September 26: School reuse, replacement | Greta Greenberger bids City Hall farewell | LED lighting health warnings
The Spring Garden School, at 12th and Parrish, is being reused as subsidized housing for veterans, developed by Help USA and the Philadelphia Housing Authority. Prolific school architect Irwin T. Catharine designed the school and it is listed in the National Register of Historic Places.
The University of the Sciences is getting ready to raze and replace the closed Alexander Wilson School at 46th and Woodland. But before the Wilson School goes, there will be a chance for alumni, former teachers, and neighbors to say farewell: This coming Saturday people are invited to gather, share memories, and see a 1958 time capsule opened. USciences will build a mixed-use complex (student housing, retail, classrooms) arranged around a public courtyard at the former school site.

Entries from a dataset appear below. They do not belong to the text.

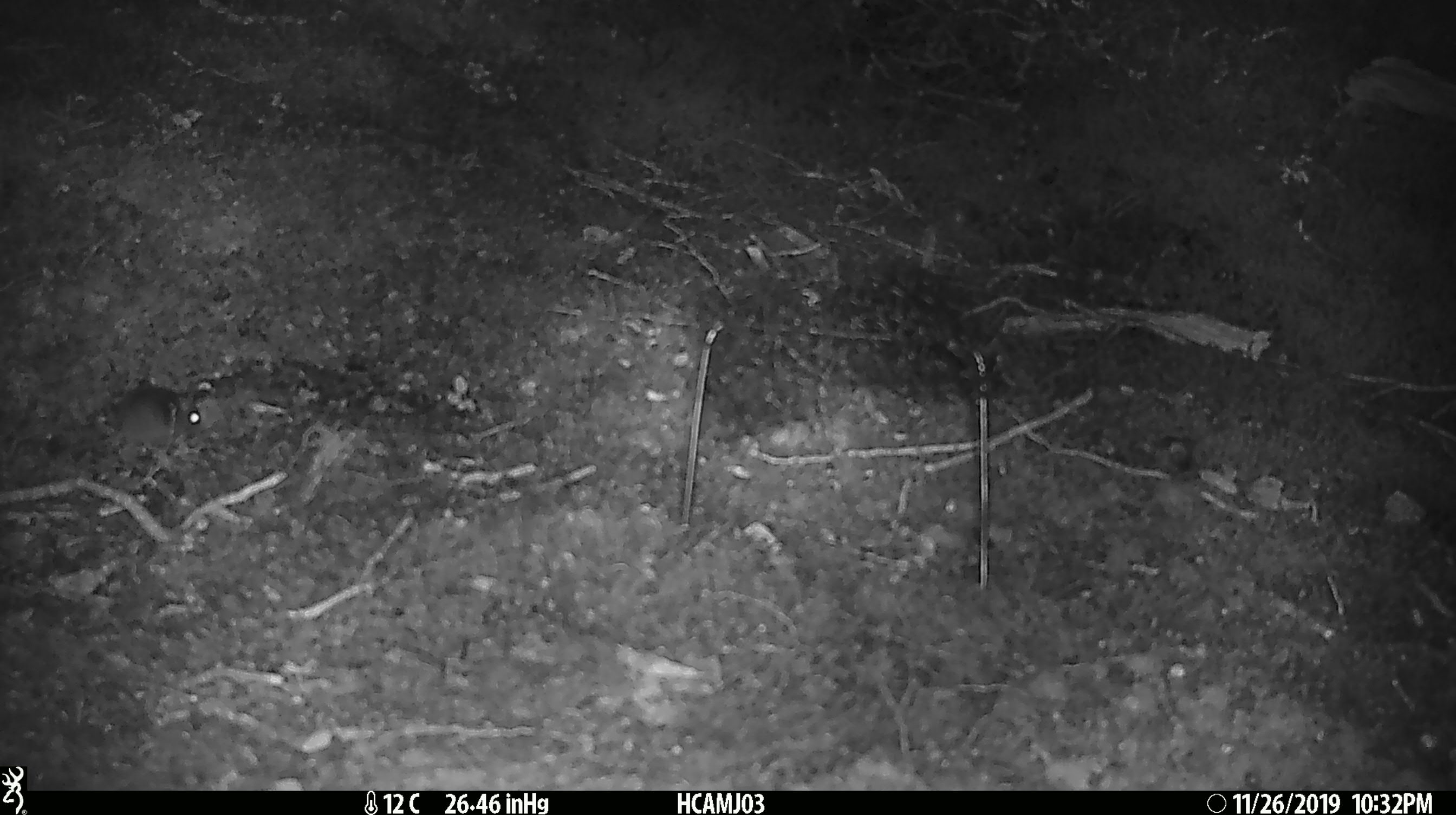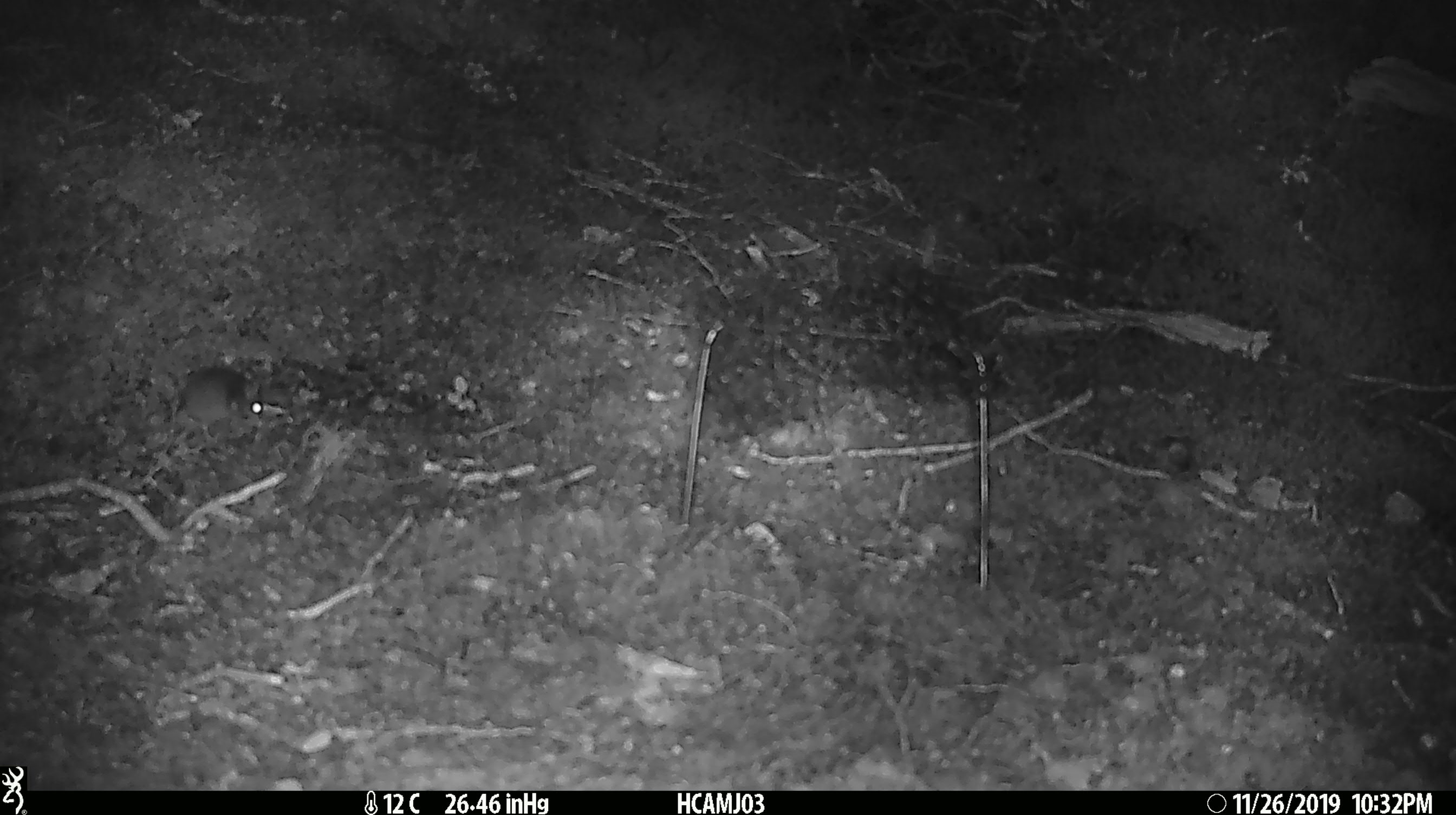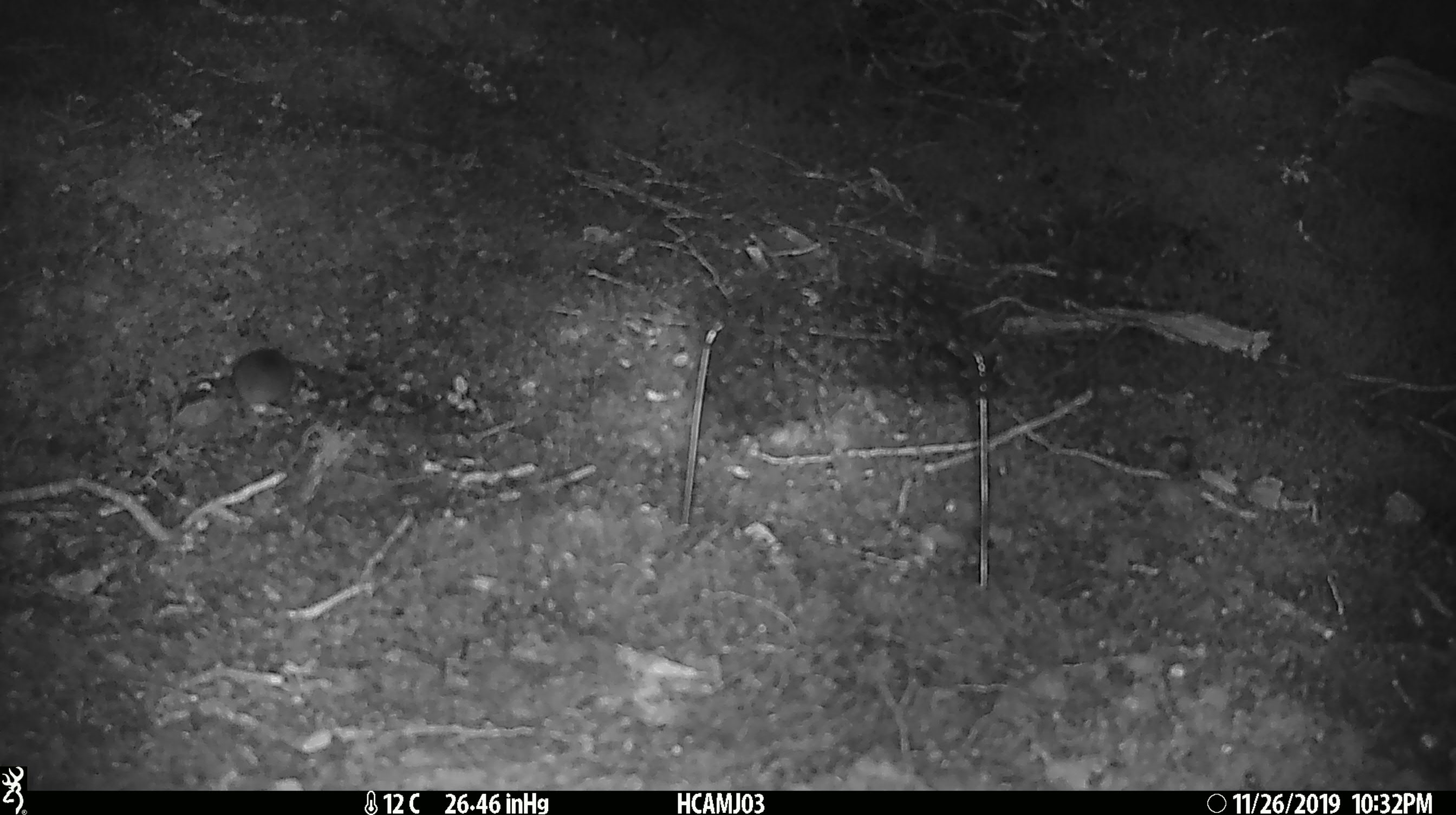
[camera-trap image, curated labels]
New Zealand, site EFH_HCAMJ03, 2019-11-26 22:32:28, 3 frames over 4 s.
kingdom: Animalia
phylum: Chordata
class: Mammalia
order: Rodentia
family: Muridae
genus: Mus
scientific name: Mus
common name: mouse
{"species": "mouse (Mus)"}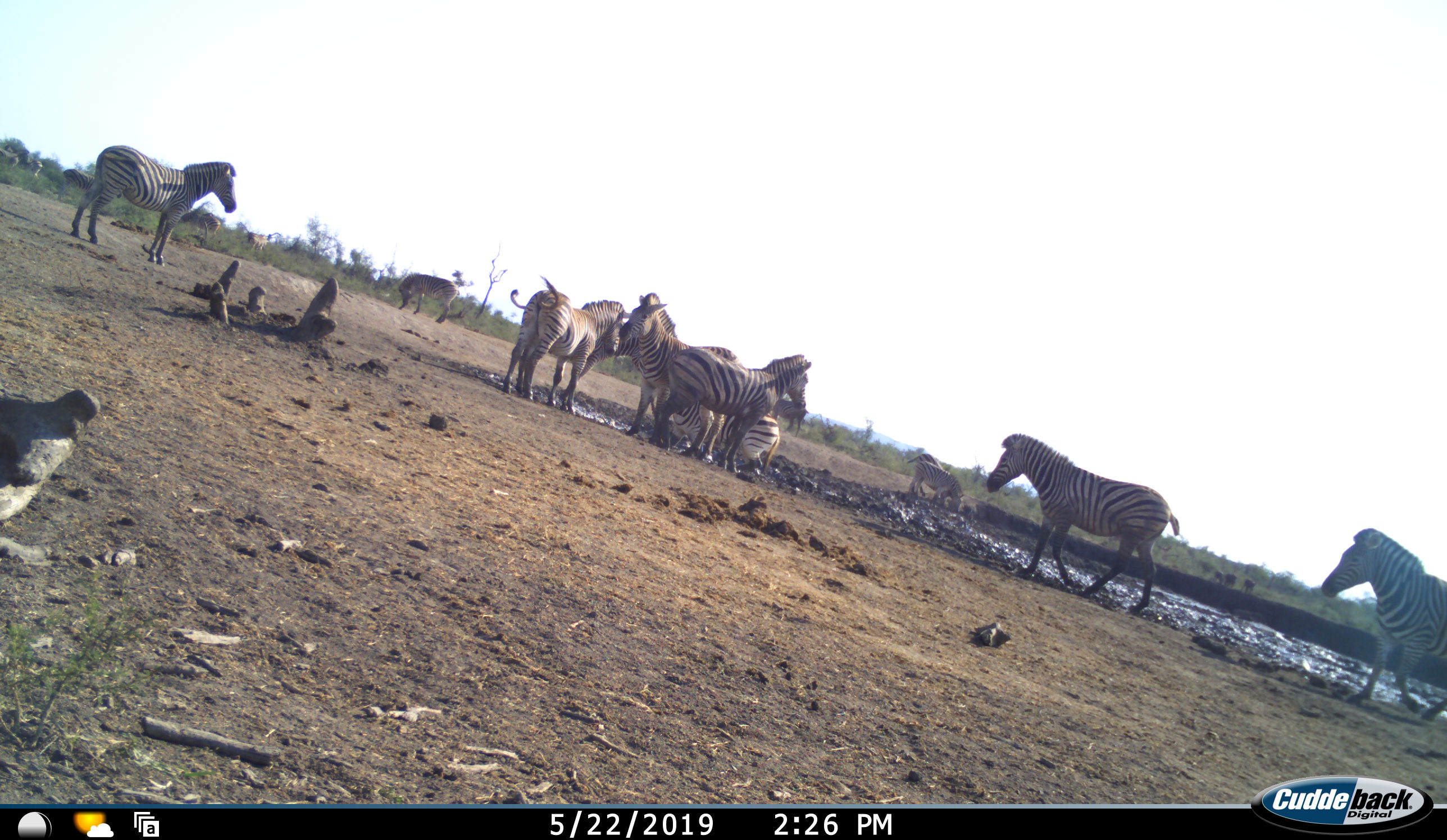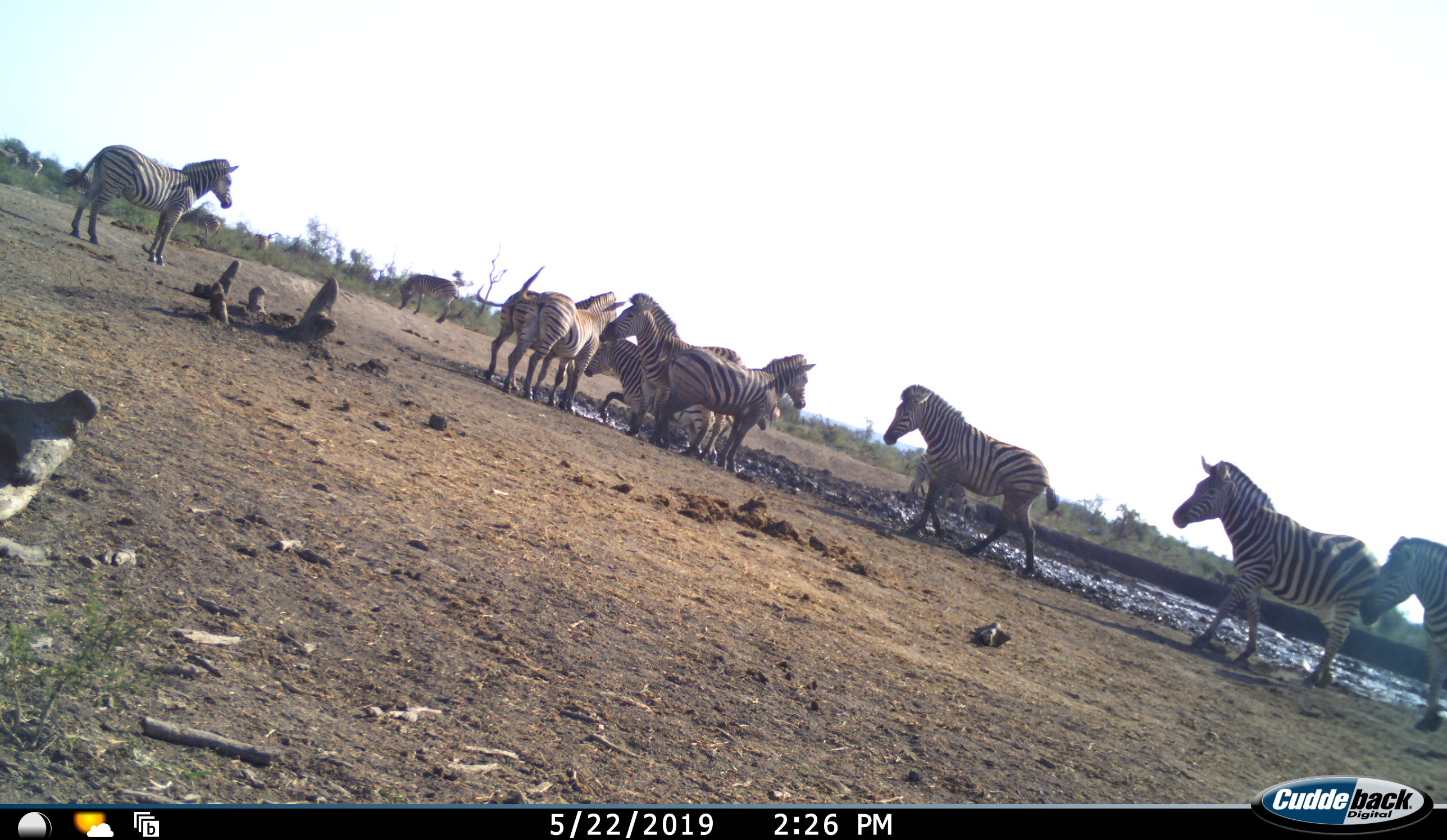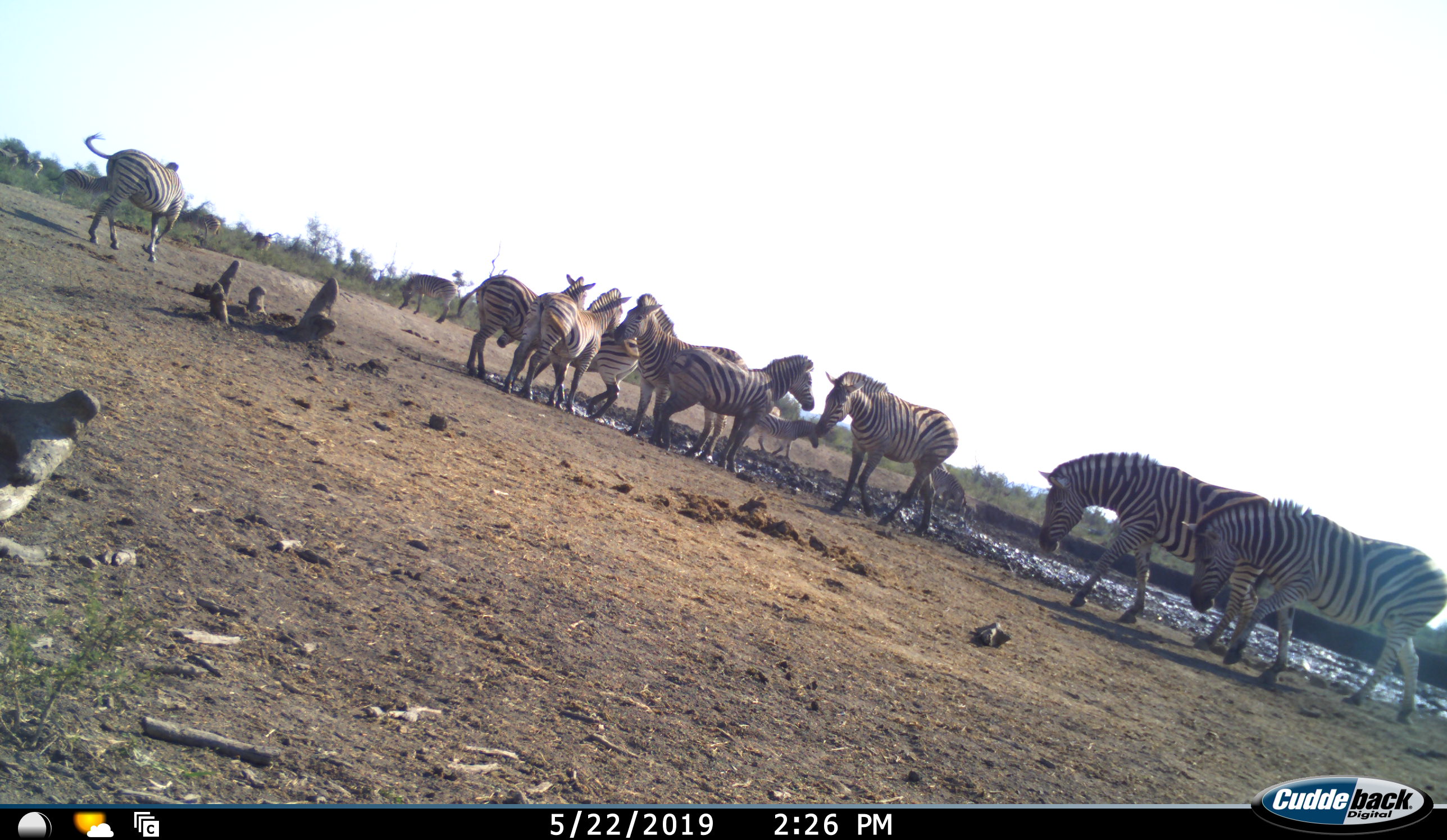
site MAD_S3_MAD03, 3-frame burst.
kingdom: Animalia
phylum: Chordata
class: Mammalia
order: Perissodactyla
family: Equidae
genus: Equus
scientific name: Equus quagga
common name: plains zebra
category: zebraplains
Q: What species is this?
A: Zebraplains (plains zebra) (Equus quagga).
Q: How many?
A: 11-50.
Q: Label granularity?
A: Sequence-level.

What would it take to improve Amtrak’s train service between Philly and Pittsburgh? Jason Laughlin looks at some of the obstacles, notably geography and 250 miles of track owned by Norfolk Southern. An additional round trip daily would run $10 million to start, and track improvements would cost up to $13 billion to allow faster trains.
Greta Greenberger, City Hall’s longtime tour director, is retiring and Mike Newall takes a moment to acknowledge the shift. Greenberger has been a guardian of Philadelphia’s finest civic building, researching its history and finding funds to improve and fix it, and Newall finds she’s still smitten with the place. “Its light, its shadows, its textures, its sculptures. You look at it all and it just says, ‘How magnificent am I?’ “
Wired has a solid explanation of “induced demand” and the direct correlation between increasing road capacity and increased driving. A 2009 study by economists at the University of Pennsylvania and University of Toronto compared the relationship between the amount of new roads and highways and the total number of miles driven in those places. They found a “perfect one-to-one relationship.” More capacity invites more driving. Interestingly, the study also confirmed that when a city proposes “taking lanes away from a road, residents scream that they’re going to create a huge traffic snarl. But the data shows that nothing truly terrible happens. The amount of traffic on the road simply readjusts and overall congestion doesn’t really increase.”
The American Medical Association has issued a warning about the intensity of LED lighting in cities, concerned that the amount of blue light emitted can disrupt sleep, impair night vision for drivers, and even elevate risk for cancer, the Washington Post explains.